------ Records to process ------

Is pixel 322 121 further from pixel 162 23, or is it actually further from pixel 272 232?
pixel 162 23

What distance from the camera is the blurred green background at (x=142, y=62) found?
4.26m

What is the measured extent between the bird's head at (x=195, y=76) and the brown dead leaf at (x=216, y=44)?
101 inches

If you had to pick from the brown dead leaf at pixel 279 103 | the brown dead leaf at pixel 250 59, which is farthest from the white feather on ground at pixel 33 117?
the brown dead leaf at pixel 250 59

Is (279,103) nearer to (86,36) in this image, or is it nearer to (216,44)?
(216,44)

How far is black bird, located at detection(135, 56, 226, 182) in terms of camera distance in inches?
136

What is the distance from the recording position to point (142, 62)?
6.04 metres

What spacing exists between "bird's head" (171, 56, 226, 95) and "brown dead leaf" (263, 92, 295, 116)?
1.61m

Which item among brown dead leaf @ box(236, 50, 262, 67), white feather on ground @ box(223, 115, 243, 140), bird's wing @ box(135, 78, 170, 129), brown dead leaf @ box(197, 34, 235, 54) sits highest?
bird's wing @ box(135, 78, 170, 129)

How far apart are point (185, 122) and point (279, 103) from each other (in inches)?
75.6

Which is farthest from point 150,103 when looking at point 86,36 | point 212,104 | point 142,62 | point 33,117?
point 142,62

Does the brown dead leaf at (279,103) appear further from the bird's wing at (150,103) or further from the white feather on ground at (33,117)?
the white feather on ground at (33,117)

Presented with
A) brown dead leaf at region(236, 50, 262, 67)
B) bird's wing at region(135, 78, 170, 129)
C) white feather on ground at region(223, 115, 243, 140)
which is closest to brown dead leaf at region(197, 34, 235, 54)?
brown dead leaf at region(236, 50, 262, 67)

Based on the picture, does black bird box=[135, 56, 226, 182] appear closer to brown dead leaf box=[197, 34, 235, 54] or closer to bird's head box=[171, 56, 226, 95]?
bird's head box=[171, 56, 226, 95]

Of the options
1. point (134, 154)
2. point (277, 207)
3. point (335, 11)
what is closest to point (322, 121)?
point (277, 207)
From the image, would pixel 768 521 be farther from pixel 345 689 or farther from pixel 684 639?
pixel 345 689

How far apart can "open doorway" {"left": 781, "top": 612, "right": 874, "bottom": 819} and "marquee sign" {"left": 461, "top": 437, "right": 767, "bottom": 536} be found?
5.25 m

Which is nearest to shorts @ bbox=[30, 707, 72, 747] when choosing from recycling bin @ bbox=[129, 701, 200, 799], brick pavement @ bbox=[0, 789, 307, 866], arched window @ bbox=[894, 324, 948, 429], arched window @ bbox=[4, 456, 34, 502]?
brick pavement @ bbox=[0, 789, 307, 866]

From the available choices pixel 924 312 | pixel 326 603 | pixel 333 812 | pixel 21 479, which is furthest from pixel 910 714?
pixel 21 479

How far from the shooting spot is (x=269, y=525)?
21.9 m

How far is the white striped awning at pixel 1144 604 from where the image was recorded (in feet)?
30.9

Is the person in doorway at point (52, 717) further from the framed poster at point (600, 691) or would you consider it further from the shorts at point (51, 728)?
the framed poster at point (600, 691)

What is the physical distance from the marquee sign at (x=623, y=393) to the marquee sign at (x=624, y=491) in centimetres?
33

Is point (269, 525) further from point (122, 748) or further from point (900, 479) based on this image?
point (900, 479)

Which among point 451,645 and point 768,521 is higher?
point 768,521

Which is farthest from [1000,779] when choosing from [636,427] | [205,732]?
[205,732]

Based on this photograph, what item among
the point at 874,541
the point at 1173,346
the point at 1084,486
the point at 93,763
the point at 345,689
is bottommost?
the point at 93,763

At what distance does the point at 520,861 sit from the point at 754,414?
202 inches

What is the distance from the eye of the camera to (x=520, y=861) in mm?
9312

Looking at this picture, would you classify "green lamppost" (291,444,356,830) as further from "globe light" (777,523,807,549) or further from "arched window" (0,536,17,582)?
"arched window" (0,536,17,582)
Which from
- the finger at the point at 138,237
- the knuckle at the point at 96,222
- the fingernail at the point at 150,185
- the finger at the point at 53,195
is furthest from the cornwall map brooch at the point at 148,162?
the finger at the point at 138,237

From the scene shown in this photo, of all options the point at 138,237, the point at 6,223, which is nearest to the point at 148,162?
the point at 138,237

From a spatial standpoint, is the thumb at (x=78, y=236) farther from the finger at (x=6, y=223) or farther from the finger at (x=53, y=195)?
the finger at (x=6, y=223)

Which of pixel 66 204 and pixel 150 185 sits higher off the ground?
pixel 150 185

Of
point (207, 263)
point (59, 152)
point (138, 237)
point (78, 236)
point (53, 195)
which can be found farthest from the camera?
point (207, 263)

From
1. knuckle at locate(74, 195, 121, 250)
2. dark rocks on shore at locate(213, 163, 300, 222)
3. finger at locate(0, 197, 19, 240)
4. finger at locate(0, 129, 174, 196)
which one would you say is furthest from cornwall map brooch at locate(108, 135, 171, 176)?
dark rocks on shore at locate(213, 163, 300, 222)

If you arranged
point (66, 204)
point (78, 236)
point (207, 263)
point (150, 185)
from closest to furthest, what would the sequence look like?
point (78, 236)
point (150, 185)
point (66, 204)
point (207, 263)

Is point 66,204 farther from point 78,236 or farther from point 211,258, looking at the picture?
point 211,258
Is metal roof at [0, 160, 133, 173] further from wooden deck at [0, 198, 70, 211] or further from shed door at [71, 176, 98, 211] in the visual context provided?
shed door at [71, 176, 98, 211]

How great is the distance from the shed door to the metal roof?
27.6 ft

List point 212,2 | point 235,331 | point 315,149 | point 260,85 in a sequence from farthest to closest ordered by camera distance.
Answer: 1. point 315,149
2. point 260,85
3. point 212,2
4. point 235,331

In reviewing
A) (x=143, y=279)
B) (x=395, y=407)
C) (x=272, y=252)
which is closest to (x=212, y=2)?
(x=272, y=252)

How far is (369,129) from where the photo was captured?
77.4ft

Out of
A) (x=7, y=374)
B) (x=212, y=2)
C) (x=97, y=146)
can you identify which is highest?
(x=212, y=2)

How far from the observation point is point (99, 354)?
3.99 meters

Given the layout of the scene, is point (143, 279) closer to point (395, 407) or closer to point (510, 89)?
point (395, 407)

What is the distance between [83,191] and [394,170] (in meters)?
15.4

------

Directions for this task.
Copy the stretch of the data from the line containing "How far from the observation" through the end, keeping every line, and increase each number in the answers, both distances and coordinates, by 96.

Reply to the task.
How far from the observation point is point (99, 354)?
99.99 meters

Given the layout of the scene, is point (143, 279) closer to point (395, 407) or closer to point (510, 89)?
point (491, 503)

What is the distance between [83,191] and [394,170] (in meters)?
111.4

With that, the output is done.